Il fariseo è costretto dalla sua etica a pensare: o Gesù non è un profeta e non sa cosa stia avvenendo né chi sia quella donna, oppure è uno che in realtà ama questi gesti, la compagnia delle prostitute, il loro comportamento. La scena è intollerabile, imbarazza, perché ha indubbiamente una qualità erotica: quella prostituta palpa e tasta i piedi di Gesù, li bacia, li bagna con le lacrime e poi li asciuga con i suoi lunghi capelli. È una donna non velata come tutte le altre e fa i gesti nei quali le prostitute sono esperte per sedurre e dare piacere. Infine, tirato fuori un vasetto di profumo, cosparge con l’unguento i piedi di Gesù. Questo è davvero troppo! Questa eloquenza del corpo femminile in relazione al corpo di Gesù, un rabbi e un profeta, è inedita e fa paura!
Gesù invece legge tutto diversamente: c’è una donna rannicchiata ai suoi piedi che tocca il suo corpo, piange fino a lavare i suoi piedi con le lacrime, li asciuga con i suoi capelli, li bacia senza dire una parola e li profuma. Gesù vede una donna che ha sofferto e che soffre, che ama, una donna in cerca di amore, mentre il fariseo vede una peccatrice. Qui sta la differenza tra il rabbi Jeshu‘a e gli altri esperti della Legge, gli uomini religiosi: Gesù non vede prima il peccato, ma la sofferenza, e qui soprattutto vede qualcuno che può essere amato nonostante i suoi peccati e che ama ancora; gli uomini religiosi si esercitano prima a spiare, a misurare il peccato, a emettere un giudizio, poi eventualmente vedono la sofferenza, che impongono agli altri, come esito del peccato!
Esperienza tattile
Secondo la Legge e il pensiero dominante quella donna impura, toccando il corpo di Gesù, gli comunicherebbe la sua impurità, ma il vangelo sottolinea piuttosto che lei sa trasformare in una manifestazione di amore verso di lui ciò che aveva sempre svolto come prestazione pagata. Spinta dall’amore, agisce senza timore: «nell’amore non c’è timore» (1Gv 4,18)! Ciò che compie sta nel registro amoroso, e Luca descrive le azioni all’imperfetto, cioè come gesti ripetuti, caratterizzati da una lunga durata: «asciugava, baciava, ungeva»…

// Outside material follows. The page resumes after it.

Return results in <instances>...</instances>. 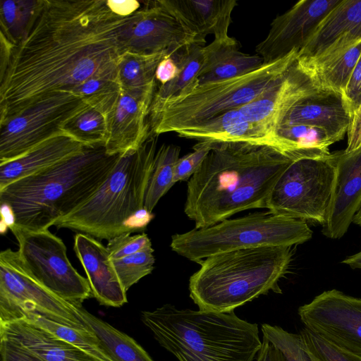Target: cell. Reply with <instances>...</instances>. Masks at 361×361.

Le mani di questa donna prendono e abbracciano i piedi di Gesù, le sue lacrime li bagnano fino a lavarli, i suoi capelli li asciugano, i suoi baci raccontano con la bocca i suoi sentimenti, le sue mani versano profumo e lo spandono sui suoi piedi: gesti che sono un insieme di carezze, di baci, di esperienza tattile tra due corpi.

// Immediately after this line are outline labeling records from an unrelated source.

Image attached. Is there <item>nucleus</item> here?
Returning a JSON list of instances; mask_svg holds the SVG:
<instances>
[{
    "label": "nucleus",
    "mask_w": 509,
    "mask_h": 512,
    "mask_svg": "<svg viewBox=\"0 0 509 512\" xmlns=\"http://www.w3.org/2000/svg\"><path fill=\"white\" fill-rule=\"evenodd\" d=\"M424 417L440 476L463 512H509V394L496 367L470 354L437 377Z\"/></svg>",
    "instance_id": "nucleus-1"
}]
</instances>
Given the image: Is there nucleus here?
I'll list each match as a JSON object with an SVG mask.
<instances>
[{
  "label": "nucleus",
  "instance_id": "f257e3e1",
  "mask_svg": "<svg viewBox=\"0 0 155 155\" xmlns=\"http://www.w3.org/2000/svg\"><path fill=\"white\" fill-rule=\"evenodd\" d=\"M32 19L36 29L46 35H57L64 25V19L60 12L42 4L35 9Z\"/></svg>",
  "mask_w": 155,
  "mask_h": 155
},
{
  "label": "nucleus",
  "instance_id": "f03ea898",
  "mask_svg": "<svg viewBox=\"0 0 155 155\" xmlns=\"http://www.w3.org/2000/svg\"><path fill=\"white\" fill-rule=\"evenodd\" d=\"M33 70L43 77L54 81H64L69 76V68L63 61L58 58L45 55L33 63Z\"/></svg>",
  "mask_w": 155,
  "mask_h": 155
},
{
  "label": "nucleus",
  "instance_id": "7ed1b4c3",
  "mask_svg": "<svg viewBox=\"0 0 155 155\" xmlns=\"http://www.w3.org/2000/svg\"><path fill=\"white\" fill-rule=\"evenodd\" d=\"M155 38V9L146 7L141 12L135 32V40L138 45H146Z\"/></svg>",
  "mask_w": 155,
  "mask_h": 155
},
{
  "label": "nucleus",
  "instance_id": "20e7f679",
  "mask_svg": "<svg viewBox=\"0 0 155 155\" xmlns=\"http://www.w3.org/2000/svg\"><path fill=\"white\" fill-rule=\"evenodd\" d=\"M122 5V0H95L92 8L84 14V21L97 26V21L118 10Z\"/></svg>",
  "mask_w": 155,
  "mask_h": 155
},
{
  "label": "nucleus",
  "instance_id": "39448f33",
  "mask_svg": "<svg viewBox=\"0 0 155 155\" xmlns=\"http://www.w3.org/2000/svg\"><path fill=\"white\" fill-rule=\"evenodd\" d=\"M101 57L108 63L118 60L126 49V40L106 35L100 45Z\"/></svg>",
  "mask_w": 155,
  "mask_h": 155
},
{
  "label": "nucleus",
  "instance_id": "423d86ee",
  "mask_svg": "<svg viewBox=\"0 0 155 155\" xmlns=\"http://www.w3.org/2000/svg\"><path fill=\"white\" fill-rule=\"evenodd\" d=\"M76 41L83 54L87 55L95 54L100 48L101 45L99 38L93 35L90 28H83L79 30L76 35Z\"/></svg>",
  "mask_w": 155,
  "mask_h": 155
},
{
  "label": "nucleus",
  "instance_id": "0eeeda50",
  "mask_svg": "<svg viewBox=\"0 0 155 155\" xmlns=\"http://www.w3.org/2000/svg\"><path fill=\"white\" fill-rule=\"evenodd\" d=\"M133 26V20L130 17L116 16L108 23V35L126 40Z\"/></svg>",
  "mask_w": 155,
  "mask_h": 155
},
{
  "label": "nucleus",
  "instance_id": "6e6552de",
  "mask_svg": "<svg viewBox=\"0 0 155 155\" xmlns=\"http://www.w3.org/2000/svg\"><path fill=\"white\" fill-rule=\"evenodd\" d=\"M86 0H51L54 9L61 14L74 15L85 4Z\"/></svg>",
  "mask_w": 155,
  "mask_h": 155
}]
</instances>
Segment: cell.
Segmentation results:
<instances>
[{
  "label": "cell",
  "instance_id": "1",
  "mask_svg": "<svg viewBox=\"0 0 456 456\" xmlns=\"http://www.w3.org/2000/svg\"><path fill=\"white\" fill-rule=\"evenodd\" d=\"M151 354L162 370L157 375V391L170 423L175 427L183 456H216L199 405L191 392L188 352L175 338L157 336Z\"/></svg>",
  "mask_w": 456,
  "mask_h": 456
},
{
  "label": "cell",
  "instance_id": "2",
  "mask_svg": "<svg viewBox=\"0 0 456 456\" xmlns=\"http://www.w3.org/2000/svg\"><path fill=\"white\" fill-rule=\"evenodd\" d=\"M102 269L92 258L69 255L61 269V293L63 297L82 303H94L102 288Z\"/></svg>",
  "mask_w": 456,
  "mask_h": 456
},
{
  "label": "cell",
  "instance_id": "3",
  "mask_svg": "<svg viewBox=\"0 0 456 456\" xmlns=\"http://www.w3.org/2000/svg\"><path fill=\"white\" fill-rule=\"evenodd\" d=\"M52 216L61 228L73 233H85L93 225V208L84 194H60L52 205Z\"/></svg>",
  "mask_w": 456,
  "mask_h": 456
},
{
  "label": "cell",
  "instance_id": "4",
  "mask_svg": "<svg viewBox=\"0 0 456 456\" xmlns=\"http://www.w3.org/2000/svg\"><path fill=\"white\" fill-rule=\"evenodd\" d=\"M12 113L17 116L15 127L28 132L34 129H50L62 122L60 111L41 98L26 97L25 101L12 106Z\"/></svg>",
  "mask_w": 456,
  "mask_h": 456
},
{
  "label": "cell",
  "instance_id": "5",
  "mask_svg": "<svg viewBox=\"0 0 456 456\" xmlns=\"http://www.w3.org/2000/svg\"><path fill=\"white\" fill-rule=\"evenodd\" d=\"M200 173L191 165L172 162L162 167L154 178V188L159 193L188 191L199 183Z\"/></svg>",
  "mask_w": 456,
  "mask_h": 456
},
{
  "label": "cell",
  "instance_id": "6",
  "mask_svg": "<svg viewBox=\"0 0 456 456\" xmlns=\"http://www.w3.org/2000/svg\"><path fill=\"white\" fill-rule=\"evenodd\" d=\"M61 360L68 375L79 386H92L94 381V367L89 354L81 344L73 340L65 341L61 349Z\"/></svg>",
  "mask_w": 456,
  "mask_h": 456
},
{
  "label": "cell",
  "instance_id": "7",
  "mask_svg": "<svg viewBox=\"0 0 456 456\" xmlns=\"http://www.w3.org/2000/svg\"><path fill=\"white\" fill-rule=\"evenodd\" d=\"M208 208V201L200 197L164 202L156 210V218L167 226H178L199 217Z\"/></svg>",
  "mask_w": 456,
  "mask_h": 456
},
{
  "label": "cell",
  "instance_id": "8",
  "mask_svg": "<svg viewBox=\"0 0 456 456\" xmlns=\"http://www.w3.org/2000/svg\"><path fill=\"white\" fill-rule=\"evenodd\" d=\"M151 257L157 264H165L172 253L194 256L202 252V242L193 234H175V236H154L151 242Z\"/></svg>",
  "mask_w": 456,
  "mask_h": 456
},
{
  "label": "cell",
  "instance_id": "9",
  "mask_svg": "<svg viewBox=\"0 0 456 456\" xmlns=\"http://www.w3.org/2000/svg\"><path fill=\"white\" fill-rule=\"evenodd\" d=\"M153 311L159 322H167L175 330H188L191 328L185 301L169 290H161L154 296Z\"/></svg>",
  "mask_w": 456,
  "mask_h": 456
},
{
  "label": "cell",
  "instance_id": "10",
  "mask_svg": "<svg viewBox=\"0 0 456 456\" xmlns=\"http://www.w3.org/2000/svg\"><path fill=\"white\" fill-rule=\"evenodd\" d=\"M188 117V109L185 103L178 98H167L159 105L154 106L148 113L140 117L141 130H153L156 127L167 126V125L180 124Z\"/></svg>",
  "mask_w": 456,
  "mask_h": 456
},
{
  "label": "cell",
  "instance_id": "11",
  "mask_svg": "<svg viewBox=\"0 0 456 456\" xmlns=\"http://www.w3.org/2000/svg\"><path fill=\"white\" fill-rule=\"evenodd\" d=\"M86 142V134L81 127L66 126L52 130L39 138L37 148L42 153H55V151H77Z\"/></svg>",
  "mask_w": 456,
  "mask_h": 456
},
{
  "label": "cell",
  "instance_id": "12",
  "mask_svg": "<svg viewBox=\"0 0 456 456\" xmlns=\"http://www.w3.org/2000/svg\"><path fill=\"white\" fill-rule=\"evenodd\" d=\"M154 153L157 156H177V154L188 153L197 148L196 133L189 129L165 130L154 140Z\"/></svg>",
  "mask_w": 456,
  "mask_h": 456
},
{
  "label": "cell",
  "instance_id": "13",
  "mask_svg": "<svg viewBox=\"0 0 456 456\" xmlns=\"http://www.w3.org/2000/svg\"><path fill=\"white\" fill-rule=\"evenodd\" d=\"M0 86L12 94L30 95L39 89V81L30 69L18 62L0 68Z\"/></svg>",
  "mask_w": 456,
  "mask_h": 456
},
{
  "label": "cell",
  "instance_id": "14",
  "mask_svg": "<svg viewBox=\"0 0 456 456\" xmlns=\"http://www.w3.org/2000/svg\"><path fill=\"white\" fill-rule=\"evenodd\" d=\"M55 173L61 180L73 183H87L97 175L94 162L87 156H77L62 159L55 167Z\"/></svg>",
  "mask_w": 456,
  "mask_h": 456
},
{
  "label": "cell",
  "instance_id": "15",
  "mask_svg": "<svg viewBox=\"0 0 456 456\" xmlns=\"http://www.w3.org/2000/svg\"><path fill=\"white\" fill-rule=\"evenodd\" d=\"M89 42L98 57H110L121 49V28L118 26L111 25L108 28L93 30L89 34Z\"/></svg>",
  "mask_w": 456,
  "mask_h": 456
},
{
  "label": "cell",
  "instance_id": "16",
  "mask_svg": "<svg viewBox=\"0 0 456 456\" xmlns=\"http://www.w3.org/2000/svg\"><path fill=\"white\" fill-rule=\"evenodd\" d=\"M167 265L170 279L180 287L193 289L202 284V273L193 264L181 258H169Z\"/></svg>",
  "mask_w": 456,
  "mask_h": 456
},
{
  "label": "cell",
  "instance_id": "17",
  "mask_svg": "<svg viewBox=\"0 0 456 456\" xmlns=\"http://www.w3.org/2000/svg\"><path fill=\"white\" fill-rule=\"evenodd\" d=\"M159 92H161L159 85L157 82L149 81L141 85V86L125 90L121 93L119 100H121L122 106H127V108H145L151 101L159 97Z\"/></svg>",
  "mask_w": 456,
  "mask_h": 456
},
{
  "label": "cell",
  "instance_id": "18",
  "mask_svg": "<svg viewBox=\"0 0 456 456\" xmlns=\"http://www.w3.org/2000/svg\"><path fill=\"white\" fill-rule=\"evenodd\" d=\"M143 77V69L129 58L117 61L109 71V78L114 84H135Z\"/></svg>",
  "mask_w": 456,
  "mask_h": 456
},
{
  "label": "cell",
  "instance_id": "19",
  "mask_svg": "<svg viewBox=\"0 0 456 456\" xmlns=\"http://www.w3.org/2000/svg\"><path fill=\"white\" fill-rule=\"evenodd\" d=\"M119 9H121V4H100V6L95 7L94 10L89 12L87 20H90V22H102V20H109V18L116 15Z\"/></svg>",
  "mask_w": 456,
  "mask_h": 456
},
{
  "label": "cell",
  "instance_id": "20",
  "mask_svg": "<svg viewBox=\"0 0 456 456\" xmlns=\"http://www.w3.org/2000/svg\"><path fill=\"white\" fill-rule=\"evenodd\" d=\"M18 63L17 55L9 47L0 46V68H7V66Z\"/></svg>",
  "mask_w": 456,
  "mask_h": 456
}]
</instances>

La donna piange perché sente la colpa dei peccati commessi, o forse piange di gioia, perché ha finalmente trovato un uomo che può davvero amare e da cui essere riamata. In un silenzio assoluto lascia che sia il suo corpo a esprimere il suo linguaggio affettivo: audacia, umiltà, amore, e tutto è riassunto «nelle sue lacrime, il vero significato nascosto in quei gesti» (François Bovon). È molto femminile questo atteggiamento di intimità, segnato dal toccare Gesù con le mani e con i capelli sciolti: finalmente lo ha raggiunto!